No juega el Real Madrid, pero sí «el Vitoria», tal y como atestiguaba un taxista, no demasiado ilustrado en lides baloncestísticas. Por descontado, el TAU es uno más en la 'Final Four' de la Villa y Corte, que ayer celebraba el Día de la Comunidad, conmemoración del alzamiento popular contra las tropas napoleónicas hace ya 200 años. Lejos de aquellas refriegas, el madrileño no aficionado al deporte de la canasta apenas toma nota de lo que se cuece en un punto incandescente de la calle Goya. Eso sí, en la plaza de Cibeles todo está preparado en caso de un posible alirón futbolero del Real Madrid.
Y mientras, el seguidor baskonista, a lo suyo. En torno a 2.000 se han presentado en Madrid para animar a su equipo en su cuarta 'Final a Cuatro'. El cuadro anímico medio del aficionado vitoriano se resumía ayer en una mezcolanza de resignación y una micra de esperanza.
Estoicismo y una caña
Es lo que pasa cuando un TAU intermitente durante toda la campaña se mide a una máquina de precisión como el CSKA con dos precedentes de palizas sufridas en las últimas ediciones, Atenas y Praga. Más de uno se ponía ya la venda antes de recibir herida alguna. «Si no vienes aquí con un poco de humor, estás muerto», aseguraba Txetxu pasados unos minutos del mediodía. Lo hacía apoyado en la barra de una tasca con encanto chulapón en plena Plaza Mayor.
Puro estoicismo baskonista y una de aceitunas mientras sus compañeros de expedición, Nati y Salva, retrataban la difícil empresa que le esperaba al equipo de su vida unas nueve horas después del tentempié. «Si es que ellos juegan muy bien y nosotros, un día sí y otro no», meditaban. Siempre hay recursos para elevar la moral. «A un partido todo es posible». Si algo distingue a la afición azulgrana es su fidelidad y su modestia, lo que le emparenta con los seguidores sieneses y que les enfrenta con las hinchadas macabea y moscovita, un tanto subidas y chulescas, aunque también con honrosas excepciones.
Y ante todo, alegría, la misma que se extendió en la plaza Felipe II, vecina del pabellón, en la que hicieron acto de presencia pasada la una de la tarde los gigantes vitorianos ataviados con elásticas baskonistas, un grupo selecto de gaiteros y dulzaineros y la fiel e incombustible charanga vitoriana de los eventos deportivos.

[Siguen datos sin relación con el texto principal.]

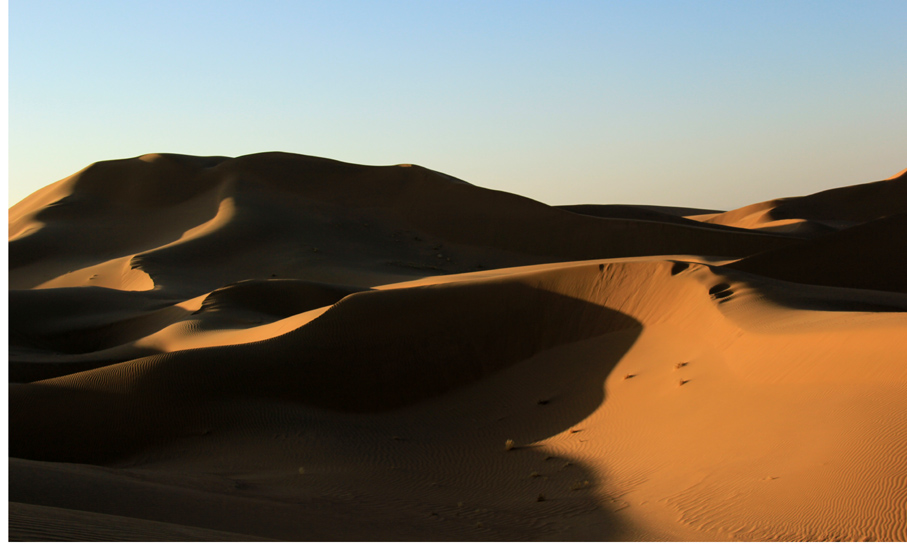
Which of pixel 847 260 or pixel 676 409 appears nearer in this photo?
pixel 676 409

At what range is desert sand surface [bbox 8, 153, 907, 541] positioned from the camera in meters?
5.83

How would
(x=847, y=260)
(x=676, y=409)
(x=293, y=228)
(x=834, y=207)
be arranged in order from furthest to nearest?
(x=834, y=207) < (x=293, y=228) < (x=847, y=260) < (x=676, y=409)

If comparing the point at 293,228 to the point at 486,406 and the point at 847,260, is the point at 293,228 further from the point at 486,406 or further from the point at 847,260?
the point at 486,406

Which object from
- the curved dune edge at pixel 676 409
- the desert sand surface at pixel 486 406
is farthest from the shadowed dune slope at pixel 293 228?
the curved dune edge at pixel 676 409

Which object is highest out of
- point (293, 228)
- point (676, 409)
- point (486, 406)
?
point (293, 228)

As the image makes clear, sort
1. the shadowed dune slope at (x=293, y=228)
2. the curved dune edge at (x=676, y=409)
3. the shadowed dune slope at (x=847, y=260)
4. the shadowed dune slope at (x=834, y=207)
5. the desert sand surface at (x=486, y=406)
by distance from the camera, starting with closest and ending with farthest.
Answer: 1. the curved dune edge at (x=676, y=409)
2. the desert sand surface at (x=486, y=406)
3. the shadowed dune slope at (x=847, y=260)
4. the shadowed dune slope at (x=293, y=228)
5. the shadowed dune slope at (x=834, y=207)

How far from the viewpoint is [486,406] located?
36.4ft

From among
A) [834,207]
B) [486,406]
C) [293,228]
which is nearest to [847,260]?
[486,406]

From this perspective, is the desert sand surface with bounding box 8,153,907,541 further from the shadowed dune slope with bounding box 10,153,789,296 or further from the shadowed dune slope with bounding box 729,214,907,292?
the shadowed dune slope with bounding box 10,153,789,296

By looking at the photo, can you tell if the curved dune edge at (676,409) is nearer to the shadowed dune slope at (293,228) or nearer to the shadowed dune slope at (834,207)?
the shadowed dune slope at (293,228)

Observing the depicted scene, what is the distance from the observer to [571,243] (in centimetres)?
3042

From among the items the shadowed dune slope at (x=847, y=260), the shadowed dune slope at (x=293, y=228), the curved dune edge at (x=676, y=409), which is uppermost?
the shadowed dune slope at (x=293, y=228)

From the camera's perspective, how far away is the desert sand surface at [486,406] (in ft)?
19.1

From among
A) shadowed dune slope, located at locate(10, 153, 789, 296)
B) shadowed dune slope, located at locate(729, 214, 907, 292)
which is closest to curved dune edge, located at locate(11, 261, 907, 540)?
shadowed dune slope, located at locate(729, 214, 907, 292)
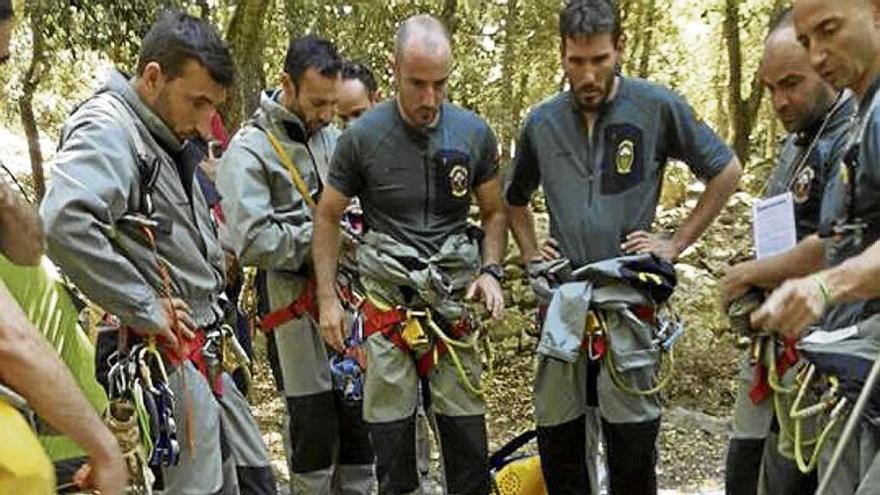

Imanes suficientes para concentrar a más de doscientos hinchas alaveses. Fue el aperitivo a lo que vendría después. Tras disfrutar de la primera semifinal, los seguidores azulgranas, la mayoría situados en la parte más alta de uno de los fondos. Una vez más, los vitorianos fueron irreductibles en una cancha donde los macabeos ocuparon prácticamente la mitad del aforo.